STATED TASK - Convert every line of the items below into a JSON list of strings, one string per line, leaving out any blank lines.

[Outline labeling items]
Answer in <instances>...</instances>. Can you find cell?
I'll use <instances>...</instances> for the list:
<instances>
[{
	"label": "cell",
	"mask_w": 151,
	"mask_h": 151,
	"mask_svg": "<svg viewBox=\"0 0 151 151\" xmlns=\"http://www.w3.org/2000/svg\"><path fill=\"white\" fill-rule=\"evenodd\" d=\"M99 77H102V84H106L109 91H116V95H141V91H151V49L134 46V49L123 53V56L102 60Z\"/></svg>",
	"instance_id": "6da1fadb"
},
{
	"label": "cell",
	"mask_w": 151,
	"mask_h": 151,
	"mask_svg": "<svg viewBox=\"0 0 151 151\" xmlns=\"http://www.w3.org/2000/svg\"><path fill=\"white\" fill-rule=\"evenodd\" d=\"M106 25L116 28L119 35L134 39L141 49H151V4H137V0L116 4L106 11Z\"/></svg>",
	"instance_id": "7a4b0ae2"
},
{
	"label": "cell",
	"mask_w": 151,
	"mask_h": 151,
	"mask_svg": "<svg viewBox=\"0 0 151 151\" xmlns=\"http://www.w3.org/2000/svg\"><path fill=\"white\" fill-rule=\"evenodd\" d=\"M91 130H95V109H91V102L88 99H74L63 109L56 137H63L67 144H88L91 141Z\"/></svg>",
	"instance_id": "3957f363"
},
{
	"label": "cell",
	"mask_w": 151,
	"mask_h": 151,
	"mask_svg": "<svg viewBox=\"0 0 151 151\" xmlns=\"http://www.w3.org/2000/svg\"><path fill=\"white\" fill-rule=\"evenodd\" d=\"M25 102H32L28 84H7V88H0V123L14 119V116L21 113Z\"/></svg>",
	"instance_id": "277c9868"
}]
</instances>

TASK OUTPUT -
[
  "Answer in <instances>...</instances>. Can you find cell?",
  "I'll use <instances>...</instances> for the list:",
  "<instances>",
  "[{",
  "\t\"label\": \"cell\",",
  "\t\"mask_w\": 151,",
  "\t\"mask_h\": 151,",
  "\t\"mask_svg\": \"<svg viewBox=\\\"0 0 151 151\\\" xmlns=\\\"http://www.w3.org/2000/svg\\\"><path fill=\\\"white\\\" fill-rule=\\\"evenodd\\\" d=\\\"M99 77H102V84H106L109 91H116V95H141V91H151V49L134 46V49L123 53V56L102 60Z\\\"/></svg>\",",
  "\t\"instance_id\": \"6da1fadb\"",
  "},",
  "{",
  "\t\"label\": \"cell\",",
  "\t\"mask_w\": 151,",
  "\t\"mask_h\": 151,",
  "\t\"mask_svg\": \"<svg viewBox=\\\"0 0 151 151\\\" xmlns=\\\"http://www.w3.org/2000/svg\\\"><path fill=\\\"white\\\" fill-rule=\\\"evenodd\\\" d=\\\"M106 25L116 28L119 35L134 39L141 49H151V4H137V0L116 4L106 11Z\\\"/></svg>\",",
  "\t\"instance_id\": \"7a4b0ae2\"",
  "},",
  "{",
  "\t\"label\": \"cell\",",
  "\t\"mask_w\": 151,",
  "\t\"mask_h\": 151,",
  "\t\"mask_svg\": \"<svg viewBox=\\\"0 0 151 151\\\" xmlns=\\\"http://www.w3.org/2000/svg\\\"><path fill=\\\"white\\\" fill-rule=\\\"evenodd\\\" d=\\\"M91 130H95V109H91V102L88 99H74L63 109L56 137H63L67 144H88L91 141Z\\\"/></svg>\",",
  "\t\"instance_id\": \"3957f363\"",
  "},",
  "{",
  "\t\"label\": \"cell\",",
  "\t\"mask_w\": 151,",
  "\t\"mask_h\": 151,",
  "\t\"mask_svg\": \"<svg viewBox=\\\"0 0 151 151\\\" xmlns=\\\"http://www.w3.org/2000/svg\\\"><path fill=\\\"white\\\" fill-rule=\\\"evenodd\\\" d=\\\"M25 102H32L28 84H7V88H0V123L14 119V116L21 113Z\\\"/></svg>\",",
  "\t\"instance_id\": \"277c9868\"",
  "}]",
  "</instances>"
]